▶ [Required task]
What follows is a block of records; restate each one word for word.

▶ [Given information]

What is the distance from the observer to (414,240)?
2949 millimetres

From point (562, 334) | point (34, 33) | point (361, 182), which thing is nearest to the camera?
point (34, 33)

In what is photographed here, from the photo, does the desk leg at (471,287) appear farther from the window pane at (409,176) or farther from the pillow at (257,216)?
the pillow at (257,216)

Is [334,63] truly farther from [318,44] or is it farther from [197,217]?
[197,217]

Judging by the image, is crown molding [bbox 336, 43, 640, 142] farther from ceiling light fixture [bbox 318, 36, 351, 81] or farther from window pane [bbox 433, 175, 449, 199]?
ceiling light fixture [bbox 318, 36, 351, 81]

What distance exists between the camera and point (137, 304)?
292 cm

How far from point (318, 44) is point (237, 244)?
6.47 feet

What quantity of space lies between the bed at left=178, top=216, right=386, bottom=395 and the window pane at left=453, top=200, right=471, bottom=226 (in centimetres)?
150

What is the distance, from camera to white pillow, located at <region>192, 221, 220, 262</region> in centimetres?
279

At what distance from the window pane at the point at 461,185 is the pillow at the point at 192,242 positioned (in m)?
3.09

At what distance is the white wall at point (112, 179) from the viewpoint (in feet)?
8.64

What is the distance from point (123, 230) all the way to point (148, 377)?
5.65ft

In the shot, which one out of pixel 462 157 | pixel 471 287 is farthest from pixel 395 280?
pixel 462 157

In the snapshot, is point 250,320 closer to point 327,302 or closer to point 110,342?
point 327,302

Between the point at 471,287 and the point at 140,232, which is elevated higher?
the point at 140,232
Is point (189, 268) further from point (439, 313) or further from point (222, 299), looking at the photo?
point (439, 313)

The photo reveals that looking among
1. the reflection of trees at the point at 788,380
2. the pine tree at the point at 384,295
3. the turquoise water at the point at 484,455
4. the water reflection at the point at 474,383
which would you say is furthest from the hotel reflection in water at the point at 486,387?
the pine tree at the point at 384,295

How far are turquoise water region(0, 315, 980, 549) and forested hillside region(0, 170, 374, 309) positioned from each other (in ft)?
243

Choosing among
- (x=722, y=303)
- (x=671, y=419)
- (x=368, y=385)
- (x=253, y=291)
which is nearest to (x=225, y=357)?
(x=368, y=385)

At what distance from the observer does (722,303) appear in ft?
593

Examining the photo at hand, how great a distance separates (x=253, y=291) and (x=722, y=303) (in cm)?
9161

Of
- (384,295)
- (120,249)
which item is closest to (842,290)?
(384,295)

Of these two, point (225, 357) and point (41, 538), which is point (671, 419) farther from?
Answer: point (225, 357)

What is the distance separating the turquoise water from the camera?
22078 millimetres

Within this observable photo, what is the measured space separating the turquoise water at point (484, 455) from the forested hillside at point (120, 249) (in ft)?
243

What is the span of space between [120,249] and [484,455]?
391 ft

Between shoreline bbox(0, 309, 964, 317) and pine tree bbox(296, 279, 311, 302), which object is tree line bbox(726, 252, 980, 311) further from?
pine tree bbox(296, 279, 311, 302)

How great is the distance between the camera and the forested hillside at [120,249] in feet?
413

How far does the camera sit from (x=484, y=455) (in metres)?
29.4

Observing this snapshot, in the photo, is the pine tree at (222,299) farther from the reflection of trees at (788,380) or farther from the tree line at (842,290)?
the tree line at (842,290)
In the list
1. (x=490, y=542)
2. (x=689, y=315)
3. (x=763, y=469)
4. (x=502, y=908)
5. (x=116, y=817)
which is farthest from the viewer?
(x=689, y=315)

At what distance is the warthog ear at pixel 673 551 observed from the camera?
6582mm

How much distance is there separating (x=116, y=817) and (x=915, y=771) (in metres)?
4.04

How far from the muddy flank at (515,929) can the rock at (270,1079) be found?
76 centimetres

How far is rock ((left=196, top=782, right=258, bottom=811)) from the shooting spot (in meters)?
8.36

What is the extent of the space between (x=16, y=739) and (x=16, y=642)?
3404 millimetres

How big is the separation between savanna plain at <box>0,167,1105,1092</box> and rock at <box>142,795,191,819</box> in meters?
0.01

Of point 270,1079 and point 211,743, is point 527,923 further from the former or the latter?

▶ [Task response]
What is the distance from the observer to (414,240)?
2949 millimetres

From point (562, 334) | point (34, 33) | point (361, 182), which thing is nearest to the camera?
point (34, 33)

In what is photographed here, from the photo, does the desk leg at (471,287) appear farther from the window pane at (409,176) or farther from the pillow at (257,216)?
the pillow at (257,216)

Is [334,63] truly farther from [318,44] or is it farther from [197,217]?
[197,217]

Judging by the image, is crown molding [bbox 336, 43, 640, 142] farther from ceiling light fixture [bbox 318, 36, 351, 81] or farther from window pane [bbox 433, 175, 449, 199]?
ceiling light fixture [bbox 318, 36, 351, 81]

What distance exists between the camera and point (137, 304)?
292 cm

How far from point (318, 44) is point (237, 244)?
6.47 feet

What quantity of space lies between the bed at left=178, top=216, right=386, bottom=395 and the window pane at left=453, top=200, right=471, bottom=226 (in centimetres)?
150

What is the distance, from camera to white pillow, located at <region>192, 221, 220, 262</region> in centimetres?
279

At what distance from the window pane at the point at 461,185 is the pillow at the point at 192,242 positioned (in m)?
3.09

At what distance is the white wall at point (112, 179) from the viewpoint (in feet)?
8.64

What is the distance from point (123, 230) all the way to point (148, 377)?
5.65ft

In the shot, which one out of pixel 462 157 | pixel 471 287 is farthest from pixel 395 280?
pixel 462 157

In the snapshot, is point 250,320 closer to point 327,302 or closer to point 110,342?
point 327,302

Between the point at 471,287 and the point at 140,232, which is elevated higher?
the point at 140,232
Is point (189, 268) further from point (439, 313) or further from point (222, 299), looking at the photo?
point (439, 313)

The photo reveals that looking among
1. the reflection of trees at the point at 788,380
2. the pine tree at the point at 384,295
3. the turquoise water at the point at 484,455
4. the water reflection at the point at 474,383
which would you say is furthest from the hotel reflection in water at the point at 486,387?
the pine tree at the point at 384,295

How far are turquoise water region(0, 315, 980, 549) and forested hillside region(0, 170, 374, 309) positioned from each other (in ft)?
243

Choosing among
- (x=722, y=303)
- (x=671, y=419)
- (x=368, y=385)
- (x=253, y=291)
which is nearest to (x=225, y=357)?
(x=368, y=385)

At what distance from the observer does (722,303) appear in ft?
593

Examining the photo at hand, how great a distance separates (x=253, y=291) and (x=722, y=303) (in cm)?
9161

Of
- (384,295)
- (120,249)
which item is closest to (842,290)?
(384,295)

Of these two, point (225, 357) and point (41, 538), which is point (671, 419) farther from?
Answer: point (225, 357)

What is the distance separating the turquoise water from the camera?
22078 millimetres

Within this observable photo, what is the measured space separating the turquoise water at point (484, 455) from the forested hillside at point (120, 249) (in ft)?
243

What is the span of space between [120,249] and [484,455]?
391 ft

Between shoreline bbox(0, 309, 964, 317) and pine tree bbox(296, 279, 311, 302), which object is tree line bbox(726, 252, 980, 311) further from?
pine tree bbox(296, 279, 311, 302)

How great is the distance between the camera and the forested hillside at [120,249] in feet?
413

How far does the camera sit from (x=484, y=455) (in metres)?
29.4

Observing this snapshot, in the photo, is the pine tree at (222,299) farther from the reflection of trees at (788,380) or farther from the tree line at (842,290)?
the tree line at (842,290)
In the list
1. (x=490, y=542)
2. (x=689, y=315)
3. (x=763, y=469)
4. (x=502, y=908)
5. (x=116, y=817)
which is farthest from the viewer?
(x=689, y=315)

At what distance is the warthog ear at pixel 673 551 observed from the camera?
6582mm

How much distance is there separating (x=116, y=817) and (x=915, y=771) (in metres)?
4.04

How far from the muddy flank at (515,929) can the rock at (270,1079) be found?
76 centimetres

How far is rock ((left=196, top=782, right=258, bottom=811)) from the shooting spot (in meters)?
8.36

What is the extent of the space between (x=16, y=739) and (x=16, y=642)?
3404 millimetres

How big is the separation between savanna plain at <box>0,167,1105,1092</box> and rock at <box>142,795,191,819</box> in meters?
0.01

Of point 270,1079 and point 211,743, is point 527,923 further from the former or the latter?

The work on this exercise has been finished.